### Given task
Copy out the lines below, swapping each "camera" for "lens" and keeping everything else the same.

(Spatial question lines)
------------------------------------------------
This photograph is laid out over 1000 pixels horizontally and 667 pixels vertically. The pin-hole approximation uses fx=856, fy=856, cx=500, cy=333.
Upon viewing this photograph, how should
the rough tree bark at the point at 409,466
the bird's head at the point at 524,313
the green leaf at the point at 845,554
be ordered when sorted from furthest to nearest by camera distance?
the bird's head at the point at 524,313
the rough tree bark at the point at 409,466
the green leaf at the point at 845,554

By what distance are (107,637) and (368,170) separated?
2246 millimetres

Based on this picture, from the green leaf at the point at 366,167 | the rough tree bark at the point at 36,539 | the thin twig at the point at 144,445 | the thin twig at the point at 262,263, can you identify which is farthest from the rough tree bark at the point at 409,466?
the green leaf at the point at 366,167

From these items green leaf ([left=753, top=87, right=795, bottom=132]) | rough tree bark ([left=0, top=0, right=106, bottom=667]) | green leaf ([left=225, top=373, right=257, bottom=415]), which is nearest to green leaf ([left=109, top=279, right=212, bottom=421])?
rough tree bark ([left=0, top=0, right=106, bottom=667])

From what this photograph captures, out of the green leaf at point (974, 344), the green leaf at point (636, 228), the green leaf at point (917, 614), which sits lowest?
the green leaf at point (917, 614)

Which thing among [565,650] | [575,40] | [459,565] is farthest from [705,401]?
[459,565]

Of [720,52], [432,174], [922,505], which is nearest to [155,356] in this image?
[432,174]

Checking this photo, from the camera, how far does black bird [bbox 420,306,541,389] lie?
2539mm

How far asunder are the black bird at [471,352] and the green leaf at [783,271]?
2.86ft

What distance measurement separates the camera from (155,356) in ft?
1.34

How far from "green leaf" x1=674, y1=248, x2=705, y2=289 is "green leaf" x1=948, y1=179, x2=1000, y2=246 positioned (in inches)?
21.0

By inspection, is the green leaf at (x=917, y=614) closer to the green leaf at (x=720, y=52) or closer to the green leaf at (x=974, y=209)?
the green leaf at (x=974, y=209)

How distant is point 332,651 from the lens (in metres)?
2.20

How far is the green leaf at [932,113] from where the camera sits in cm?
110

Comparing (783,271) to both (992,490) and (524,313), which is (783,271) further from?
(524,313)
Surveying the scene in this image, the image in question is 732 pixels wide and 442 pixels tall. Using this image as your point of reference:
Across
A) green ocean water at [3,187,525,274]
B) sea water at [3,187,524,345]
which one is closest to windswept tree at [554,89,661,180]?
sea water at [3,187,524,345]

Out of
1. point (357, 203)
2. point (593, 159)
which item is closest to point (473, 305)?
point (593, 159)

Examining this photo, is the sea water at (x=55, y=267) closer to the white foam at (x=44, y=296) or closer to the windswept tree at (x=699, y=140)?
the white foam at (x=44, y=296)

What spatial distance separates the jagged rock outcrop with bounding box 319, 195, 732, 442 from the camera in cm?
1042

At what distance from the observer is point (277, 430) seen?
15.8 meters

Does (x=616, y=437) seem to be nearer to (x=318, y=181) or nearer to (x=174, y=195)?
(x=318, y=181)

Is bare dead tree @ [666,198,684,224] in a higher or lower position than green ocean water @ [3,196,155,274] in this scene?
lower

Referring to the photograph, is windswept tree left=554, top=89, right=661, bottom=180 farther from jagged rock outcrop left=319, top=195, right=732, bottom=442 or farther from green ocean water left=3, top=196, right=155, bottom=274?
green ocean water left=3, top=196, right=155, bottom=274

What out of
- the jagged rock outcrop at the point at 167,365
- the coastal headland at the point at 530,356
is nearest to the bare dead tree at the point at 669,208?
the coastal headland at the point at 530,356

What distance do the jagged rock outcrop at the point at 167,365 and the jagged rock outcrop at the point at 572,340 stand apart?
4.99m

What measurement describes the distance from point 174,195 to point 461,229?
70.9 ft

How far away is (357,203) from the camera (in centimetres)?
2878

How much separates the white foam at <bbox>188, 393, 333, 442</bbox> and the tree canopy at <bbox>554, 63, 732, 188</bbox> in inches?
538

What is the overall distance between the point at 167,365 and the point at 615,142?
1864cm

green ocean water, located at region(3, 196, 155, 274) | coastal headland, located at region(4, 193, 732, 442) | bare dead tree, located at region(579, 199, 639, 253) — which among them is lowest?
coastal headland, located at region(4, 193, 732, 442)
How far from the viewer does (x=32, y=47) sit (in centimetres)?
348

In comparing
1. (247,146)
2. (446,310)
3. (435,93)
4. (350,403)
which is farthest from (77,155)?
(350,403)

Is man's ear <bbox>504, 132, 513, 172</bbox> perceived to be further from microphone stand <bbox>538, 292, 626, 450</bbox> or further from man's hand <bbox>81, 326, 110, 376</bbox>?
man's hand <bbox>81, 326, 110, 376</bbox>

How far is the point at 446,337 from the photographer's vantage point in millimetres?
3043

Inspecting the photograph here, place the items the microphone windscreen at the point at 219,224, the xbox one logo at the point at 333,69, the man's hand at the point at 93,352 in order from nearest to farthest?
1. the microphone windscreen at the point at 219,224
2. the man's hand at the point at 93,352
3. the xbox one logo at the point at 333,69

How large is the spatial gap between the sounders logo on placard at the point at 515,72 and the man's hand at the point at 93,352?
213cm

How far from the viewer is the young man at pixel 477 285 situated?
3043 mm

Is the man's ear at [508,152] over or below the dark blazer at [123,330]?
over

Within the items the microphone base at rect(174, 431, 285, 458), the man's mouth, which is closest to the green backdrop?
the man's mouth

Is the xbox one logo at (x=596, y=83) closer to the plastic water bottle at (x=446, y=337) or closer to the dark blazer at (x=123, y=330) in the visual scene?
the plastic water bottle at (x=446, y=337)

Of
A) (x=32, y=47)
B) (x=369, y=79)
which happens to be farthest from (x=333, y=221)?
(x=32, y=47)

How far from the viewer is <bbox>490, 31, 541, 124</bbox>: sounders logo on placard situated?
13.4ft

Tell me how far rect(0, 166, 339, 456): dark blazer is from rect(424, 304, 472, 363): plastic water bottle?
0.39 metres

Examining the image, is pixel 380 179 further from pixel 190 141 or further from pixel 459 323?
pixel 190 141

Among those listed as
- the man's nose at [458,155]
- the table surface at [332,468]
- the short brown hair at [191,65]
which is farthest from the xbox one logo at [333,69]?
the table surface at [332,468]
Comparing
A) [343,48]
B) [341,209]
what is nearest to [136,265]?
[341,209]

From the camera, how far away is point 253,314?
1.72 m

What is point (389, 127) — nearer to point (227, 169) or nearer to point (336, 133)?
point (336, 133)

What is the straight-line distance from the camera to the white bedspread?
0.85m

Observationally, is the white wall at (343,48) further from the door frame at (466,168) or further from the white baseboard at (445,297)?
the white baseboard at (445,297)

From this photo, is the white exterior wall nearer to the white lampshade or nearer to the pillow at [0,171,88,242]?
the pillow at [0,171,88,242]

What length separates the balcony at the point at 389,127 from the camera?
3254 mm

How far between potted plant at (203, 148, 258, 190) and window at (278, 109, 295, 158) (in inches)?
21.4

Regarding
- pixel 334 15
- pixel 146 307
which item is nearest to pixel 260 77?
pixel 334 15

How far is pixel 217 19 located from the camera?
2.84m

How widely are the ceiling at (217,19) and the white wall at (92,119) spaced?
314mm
------------------------------------------------
### Result
This photograph is laid out over 1000 pixels horizontally and 667 pixels vertically. The pin-hole approximation uses fx=856, fy=856, cx=500, cy=333.
Upon viewing this photograph, how should
the rough tree bark at the point at 409,466
the bird's head at the point at 524,313
the green leaf at the point at 845,554
be ordered when sorted from furthest to nearest by lens distance?
the bird's head at the point at 524,313
the rough tree bark at the point at 409,466
the green leaf at the point at 845,554

By what distance are (107,637) and (368,170) separated?
2246 millimetres

Based on this picture, from the green leaf at the point at 366,167 | the rough tree bark at the point at 36,539 | the thin twig at the point at 144,445 | the thin twig at the point at 262,263, can you identify which is farthest from the rough tree bark at the point at 409,466?
the green leaf at the point at 366,167

From these items green leaf ([left=753, top=87, right=795, bottom=132]) | rough tree bark ([left=0, top=0, right=106, bottom=667]) | green leaf ([left=225, top=373, right=257, bottom=415]), which is nearest to green leaf ([left=109, top=279, right=212, bottom=421])?
rough tree bark ([left=0, top=0, right=106, bottom=667])

From what this photograph captures, out of the green leaf at point (974, 344), the green leaf at point (636, 228), the green leaf at point (917, 614), which sits lowest?
the green leaf at point (917, 614)

Which thing among [565,650] | [575,40] | [459,565] is farthest from [705,401]?
[459,565]

Of [720,52], [432,174], [922,505], which is nearest to [155,356] in this image?
[432,174]

Checking this photo, from the lens, how far does black bird [bbox 420,306,541,389] lie?
2539mm

How far asunder are the black bird at [471,352] and the green leaf at [783,271]?
2.86ft

What distance measurement separates the lens from (155,356) in ft?
1.34

How far from "green leaf" x1=674, y1=248, x2=705, y2=289 is "green leaf" x1=948, y1=179, x2=1000, y2=246 positioned (in inches)?
21.0

By inspection, is the green leaf at (x=917, y=614) closer to the green leaf at (x=720, y=52) or closer to the green leaf at (x=974, y=209)?
the green leaf at (x=974, y=209)

How distant is point 332,651 from the lens (in metres)?
2.20

How far is the green leaf at [932,113] from where the lens sits in cm?
110

Comparing (783,271) to both (992,490) and (524,313), which is (783,271) further from?
(524,313)
Surveying the scene in this image, the image in question is 732 pixels wide and 442 pixels tall. Using this image as your point of reference:
Across
A) green ocean water at [3,187,525,274]
B) sea water at [3,187,524,345]
which one is closest to windswept tree at [554,89,661,180]?
sea water at [3,187,524,345]

Out of
1. point (357, 203)
2. point (593, 159)
which item is closest to point (473, 305)?
point (593, 159)

Examining this photo, is the sea water at (x=55, y=267) closer to the white foam at (x=44, y=296) or closer to the windswept tree at (x=699, y=140)?
the white foam at (x=44, y=296)

What spatial distance separates the jagged rock outcrop with bounding box 319, 195, 732, 442 from the lens in cm?
1042

At what distance from the observer is point (277, 430) seen?
15.8 meters

Does (x=616, y=437) seem to be nearer to (x=318, y=181) or nearer to (x=174, y=195)?
(x=318, y=181)

Is bare dead tree @ [666,198,684,224] in a higher or lower position than green ocean water @ [3,196,155,274] in this scene?
lower

Referring to the photograph, is windswept tree left=554, top=89, right=661, bottom=180 farther from jagged rock outcrop left=319, top=195, right=732, bottom=442 or farther from green ocean water left=3, top=196, right=155, bottom=274?
green ocean water left=3, top=196, right=155, bottom=274

What out of
- the jagged rock outcrop at the point at 167,365
- the coastal headland at the point at 530,356
is nearest to the bare dead tree at the point at 669,208?
the coastal headland at the point at 530,356

What distance do the jagged rock outcrop at the point at 167,365 and the jagged rock outcrop at the point at 572,340 stand apart?
4.99m

What measurement describes the distance from point 174,195 to point 461,229?
70.9 ft

How far away is (357,203) from the lens (in centimetres)?
2878

How much separates the white foam at <bbox>188, 393, 333, 442</bbox> and the tree canopy at <bbox>554, 63, 732, 188</bbox> in inches?
538

What is the overall distance between the point at 167,365 and the point at 615,142?
1864cm

green ocean water, located at region(3, 196, 155, 274) | coastal headland, located at region(4, 193, 732, 442) | bare dead tree, located at region(579, 199, 639, 253) — which among them is lowest?
coastal headland, located at region(4, 193, 732, 442)
How far from the viewer does (x=32, y=47) sit (in centimetres)?
348

In comparing
1. (247,146)
2. (446,310)
3. (435,93)
4. (350,403)
which is farthest from (77,155)?
(350,403)

Is man's ear <bbox>504, 132, 513, 172</bbox> perceived to be further from microphone stand <bbox>538, 292, 626, 450</bbox> or further from man's hand <bbox>81, 326, 110, 376</bbox>?
man's hand <bbox>81, 326, 110, 376</bbox>

How far is the point at 446,337 from the photographer's vantage point in millimetres?
3043

Inspecting the photograph here, place the items the microphone windscreen at the point at 219,224, the xbox one logo at the point at 333,69, the man's hand at the point at 93,352 in order from nearest to farthest?
1. the microphone windscreen at the point at 219,224
2. the man's hand at the point at 93,352
3. the xbox one logo at the point at 333,69

How large is the spatial gap between the sounders logo on placard at the point at 515,72 and the man's hand at the point at 93,352?
213cm

How far from the viewer is the young man at pixel 477 285 situated?
3043 mm

Is the man's ear at [508,152] over or below the dark blazer at [123,330]?
over

Within the items the microphone base at rect(174, 431, 285, 458), the man's mouth, which is closest to the green backdrop?
the man's mouth

Is the xbox one logo at (x=596, y=83) closer to the plastic water bottle at (x=446, y=337) or closer to the dark blazer at (x=123, y=330) in the visual scene?
the plastic water bottle at (x=446, y=337)

Of
A) (x=32, y=47)
B) (x=369, y=79)
which happens to be farthest from (x=333, y=221)?
(x=32, y=47)

How far from the viewer is <bbox>490, 31, 541, 124</bbox>: sounders logo on placard situated?
13.4ft

Tell me how far rect(0, 166, 339, 456): dark blazer is from rect(424, 304, 472, 363): plastic water bottle?
0.39 metres

Examining the image, is pixel 380 179 further from pixel 190 141 or further from pixel 459 323?
pixel 190 141

Among those listed as
- the man's nose at [458,155]
- the table surface at [332,468]
- the short brown hair at [191,65]
which is farthest from the xbox one logo at [333,69]?
the table surface at [332,468]
Comparing
A) [343,48]
B) [341,209]
what is nearest to [136,265]?
[341,209]

From the lens, how far away is point 253,314?
1.72 m

What is point (389, 127) — nearer to point (227, 169) or nearer to point (336, 133)?
point (336, 133)

What is the straight-line distance from the lens to the white bedspread?
0.85m

Observationally, is the white wall at (343,48) further from the door frame at (466,168) or further from the white baseboard at (445,297)?
the white baseboard at (445,297)

From this photo, is the white exterior wall nearer to the white lampshade or nearer to the pillow at [0,171,88,242]?
the pillow at [0,171,88,242]

What length separates the balcony at the point at 389,127 from the lens?
3254 mm

How far between potted plant at (203, 148, 258, 190) and window at (278, 109, 295, 158) (in inches)?
21.4

Regarding
- pixel 334 15
- pixel 146 307
which item is nearest to pixel 260 77?
pixel 334 15

How far is pixel 217 19 located from the lens?
2.84m

How widely are the ceiling at (217,19) and the white wall at (92,119) spaced?
314mm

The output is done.